- **Exercise**: Where the string "favicon" appears in a line of the data, show that line.

╭─ Records shown

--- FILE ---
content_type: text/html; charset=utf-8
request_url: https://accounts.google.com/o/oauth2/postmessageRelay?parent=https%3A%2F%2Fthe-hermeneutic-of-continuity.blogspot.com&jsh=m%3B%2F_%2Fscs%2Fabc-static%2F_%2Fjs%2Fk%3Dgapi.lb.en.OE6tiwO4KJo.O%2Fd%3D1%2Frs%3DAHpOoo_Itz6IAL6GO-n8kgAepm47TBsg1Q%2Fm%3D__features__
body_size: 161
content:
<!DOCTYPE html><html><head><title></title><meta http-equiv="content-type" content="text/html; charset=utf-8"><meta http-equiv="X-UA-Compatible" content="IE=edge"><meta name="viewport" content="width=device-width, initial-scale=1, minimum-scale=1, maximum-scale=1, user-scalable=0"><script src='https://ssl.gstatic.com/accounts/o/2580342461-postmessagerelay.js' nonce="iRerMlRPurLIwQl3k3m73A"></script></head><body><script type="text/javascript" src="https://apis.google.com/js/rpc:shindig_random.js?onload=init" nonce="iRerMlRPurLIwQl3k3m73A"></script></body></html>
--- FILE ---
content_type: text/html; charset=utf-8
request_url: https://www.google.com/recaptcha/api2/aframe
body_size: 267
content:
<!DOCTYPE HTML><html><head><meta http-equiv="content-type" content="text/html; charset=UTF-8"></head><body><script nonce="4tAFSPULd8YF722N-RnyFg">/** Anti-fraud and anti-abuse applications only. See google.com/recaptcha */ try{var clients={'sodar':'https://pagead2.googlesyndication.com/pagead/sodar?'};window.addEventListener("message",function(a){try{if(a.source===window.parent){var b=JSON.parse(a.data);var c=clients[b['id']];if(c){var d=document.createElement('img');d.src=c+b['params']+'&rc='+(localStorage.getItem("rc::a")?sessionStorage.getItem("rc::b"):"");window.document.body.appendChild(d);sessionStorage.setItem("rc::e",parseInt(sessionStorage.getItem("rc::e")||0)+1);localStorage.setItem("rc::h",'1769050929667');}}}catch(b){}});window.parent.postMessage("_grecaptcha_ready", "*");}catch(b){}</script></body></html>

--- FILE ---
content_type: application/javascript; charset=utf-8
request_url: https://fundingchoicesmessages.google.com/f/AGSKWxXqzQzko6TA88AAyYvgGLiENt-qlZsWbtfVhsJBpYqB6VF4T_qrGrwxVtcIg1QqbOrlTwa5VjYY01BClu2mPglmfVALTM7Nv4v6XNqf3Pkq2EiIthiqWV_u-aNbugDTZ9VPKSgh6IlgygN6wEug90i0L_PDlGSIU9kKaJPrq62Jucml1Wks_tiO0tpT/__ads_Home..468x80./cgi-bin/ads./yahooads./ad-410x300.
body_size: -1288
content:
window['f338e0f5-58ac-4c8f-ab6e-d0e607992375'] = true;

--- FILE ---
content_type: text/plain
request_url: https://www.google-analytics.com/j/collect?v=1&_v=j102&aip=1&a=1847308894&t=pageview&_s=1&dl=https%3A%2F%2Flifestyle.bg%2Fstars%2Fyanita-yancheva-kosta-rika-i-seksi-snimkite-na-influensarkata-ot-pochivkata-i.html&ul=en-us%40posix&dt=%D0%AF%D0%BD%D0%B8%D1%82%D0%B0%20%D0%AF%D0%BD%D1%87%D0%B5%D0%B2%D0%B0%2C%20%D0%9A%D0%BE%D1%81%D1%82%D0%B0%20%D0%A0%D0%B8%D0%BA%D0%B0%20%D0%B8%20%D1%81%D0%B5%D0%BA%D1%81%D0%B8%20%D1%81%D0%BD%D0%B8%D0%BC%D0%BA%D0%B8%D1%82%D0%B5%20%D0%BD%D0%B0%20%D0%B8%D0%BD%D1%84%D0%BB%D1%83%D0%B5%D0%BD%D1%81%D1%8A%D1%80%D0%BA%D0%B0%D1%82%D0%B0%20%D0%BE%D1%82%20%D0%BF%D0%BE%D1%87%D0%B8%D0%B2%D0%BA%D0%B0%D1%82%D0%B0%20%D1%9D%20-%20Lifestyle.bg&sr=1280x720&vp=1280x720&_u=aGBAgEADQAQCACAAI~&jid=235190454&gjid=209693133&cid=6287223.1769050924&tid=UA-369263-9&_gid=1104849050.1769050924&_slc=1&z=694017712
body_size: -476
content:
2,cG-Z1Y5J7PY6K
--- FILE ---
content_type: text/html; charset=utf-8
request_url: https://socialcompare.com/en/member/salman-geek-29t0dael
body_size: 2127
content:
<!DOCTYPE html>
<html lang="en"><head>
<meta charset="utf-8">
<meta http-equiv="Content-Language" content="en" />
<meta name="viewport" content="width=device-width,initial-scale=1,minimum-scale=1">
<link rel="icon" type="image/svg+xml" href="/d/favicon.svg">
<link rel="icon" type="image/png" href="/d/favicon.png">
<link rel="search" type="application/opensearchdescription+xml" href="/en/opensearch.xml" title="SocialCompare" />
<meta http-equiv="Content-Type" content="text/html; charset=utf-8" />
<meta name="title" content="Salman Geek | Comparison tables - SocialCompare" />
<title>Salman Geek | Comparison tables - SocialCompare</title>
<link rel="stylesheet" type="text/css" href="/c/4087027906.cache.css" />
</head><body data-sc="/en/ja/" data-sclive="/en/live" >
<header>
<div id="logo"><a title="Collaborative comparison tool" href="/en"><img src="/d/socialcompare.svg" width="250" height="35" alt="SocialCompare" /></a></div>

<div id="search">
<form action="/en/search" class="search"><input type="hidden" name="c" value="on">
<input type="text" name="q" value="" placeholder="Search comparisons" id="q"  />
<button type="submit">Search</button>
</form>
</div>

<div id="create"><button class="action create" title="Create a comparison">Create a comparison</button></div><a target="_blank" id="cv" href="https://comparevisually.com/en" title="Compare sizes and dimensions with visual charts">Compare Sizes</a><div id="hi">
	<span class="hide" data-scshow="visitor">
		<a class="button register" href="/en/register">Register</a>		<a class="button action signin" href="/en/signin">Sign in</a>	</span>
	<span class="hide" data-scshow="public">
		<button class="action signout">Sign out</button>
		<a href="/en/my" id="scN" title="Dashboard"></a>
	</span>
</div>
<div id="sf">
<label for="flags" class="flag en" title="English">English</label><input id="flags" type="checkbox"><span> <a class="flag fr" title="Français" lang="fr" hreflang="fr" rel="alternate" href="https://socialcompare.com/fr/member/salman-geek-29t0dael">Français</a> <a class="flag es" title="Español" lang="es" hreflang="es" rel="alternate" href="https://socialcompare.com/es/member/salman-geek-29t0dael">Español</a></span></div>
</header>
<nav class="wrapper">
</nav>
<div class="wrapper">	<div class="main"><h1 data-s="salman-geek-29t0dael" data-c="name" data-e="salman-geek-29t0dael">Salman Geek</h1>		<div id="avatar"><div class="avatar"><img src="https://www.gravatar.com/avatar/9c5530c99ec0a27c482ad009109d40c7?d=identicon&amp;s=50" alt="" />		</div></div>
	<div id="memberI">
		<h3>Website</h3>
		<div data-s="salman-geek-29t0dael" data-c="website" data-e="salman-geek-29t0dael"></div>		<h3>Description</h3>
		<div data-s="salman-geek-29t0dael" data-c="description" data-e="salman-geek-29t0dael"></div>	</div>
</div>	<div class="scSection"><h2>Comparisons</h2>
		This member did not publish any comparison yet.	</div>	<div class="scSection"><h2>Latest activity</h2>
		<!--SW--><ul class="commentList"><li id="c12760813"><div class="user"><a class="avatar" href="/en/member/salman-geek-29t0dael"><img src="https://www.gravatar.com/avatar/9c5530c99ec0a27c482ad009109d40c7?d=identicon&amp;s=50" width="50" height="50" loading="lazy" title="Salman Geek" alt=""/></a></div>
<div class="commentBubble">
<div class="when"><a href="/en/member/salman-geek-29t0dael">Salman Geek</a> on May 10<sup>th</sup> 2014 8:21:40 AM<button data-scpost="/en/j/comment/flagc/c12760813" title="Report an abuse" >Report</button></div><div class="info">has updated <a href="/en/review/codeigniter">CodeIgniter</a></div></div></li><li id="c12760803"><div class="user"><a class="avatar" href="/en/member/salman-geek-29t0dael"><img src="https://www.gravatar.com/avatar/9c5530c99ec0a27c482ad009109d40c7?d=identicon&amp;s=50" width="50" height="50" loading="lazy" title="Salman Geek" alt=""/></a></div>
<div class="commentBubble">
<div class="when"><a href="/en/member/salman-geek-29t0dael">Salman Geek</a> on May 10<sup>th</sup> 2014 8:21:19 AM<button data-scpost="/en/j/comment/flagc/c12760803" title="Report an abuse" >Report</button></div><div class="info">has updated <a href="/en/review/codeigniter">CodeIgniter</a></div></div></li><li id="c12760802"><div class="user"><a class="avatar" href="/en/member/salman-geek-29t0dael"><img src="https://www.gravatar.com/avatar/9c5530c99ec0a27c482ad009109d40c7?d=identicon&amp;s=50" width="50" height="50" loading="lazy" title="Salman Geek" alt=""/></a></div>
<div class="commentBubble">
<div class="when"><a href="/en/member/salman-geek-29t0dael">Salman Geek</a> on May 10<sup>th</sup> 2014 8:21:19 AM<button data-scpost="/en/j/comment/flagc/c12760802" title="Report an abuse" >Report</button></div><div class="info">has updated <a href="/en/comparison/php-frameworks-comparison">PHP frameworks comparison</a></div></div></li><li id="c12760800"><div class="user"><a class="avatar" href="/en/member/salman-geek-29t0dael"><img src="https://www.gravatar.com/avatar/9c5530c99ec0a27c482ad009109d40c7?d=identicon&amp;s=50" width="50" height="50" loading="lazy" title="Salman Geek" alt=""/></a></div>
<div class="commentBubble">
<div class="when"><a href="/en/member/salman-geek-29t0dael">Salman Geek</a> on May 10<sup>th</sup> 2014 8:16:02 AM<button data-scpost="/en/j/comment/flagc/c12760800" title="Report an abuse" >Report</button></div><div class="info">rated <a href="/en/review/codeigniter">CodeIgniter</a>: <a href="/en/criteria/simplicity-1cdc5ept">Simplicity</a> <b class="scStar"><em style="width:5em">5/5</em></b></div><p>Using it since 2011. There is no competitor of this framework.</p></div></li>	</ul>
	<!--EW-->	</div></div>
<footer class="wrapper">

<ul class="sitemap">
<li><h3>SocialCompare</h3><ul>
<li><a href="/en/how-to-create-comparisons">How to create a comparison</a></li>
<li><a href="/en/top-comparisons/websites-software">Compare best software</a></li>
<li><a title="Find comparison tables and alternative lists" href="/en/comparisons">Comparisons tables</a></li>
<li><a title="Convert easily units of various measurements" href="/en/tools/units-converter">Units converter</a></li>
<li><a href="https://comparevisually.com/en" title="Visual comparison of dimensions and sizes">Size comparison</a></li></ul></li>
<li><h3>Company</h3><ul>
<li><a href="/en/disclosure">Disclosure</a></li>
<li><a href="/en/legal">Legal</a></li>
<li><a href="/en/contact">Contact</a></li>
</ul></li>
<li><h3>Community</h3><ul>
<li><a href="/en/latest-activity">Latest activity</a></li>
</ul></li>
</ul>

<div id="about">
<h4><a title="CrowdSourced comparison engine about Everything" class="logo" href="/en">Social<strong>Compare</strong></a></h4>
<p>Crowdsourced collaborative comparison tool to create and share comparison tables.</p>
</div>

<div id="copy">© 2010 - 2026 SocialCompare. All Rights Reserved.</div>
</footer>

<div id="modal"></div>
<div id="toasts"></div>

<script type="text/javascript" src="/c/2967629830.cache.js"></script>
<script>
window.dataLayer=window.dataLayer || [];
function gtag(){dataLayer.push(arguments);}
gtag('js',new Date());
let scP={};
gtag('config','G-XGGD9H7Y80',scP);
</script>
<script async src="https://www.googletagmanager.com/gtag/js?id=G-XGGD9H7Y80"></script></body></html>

╰─

- **The completed task**:
<link rel="icon" type="image/svg+xml" href="/d/favicon.svg">
<link rel="icon" type="image/png" href="/d/favicon.png">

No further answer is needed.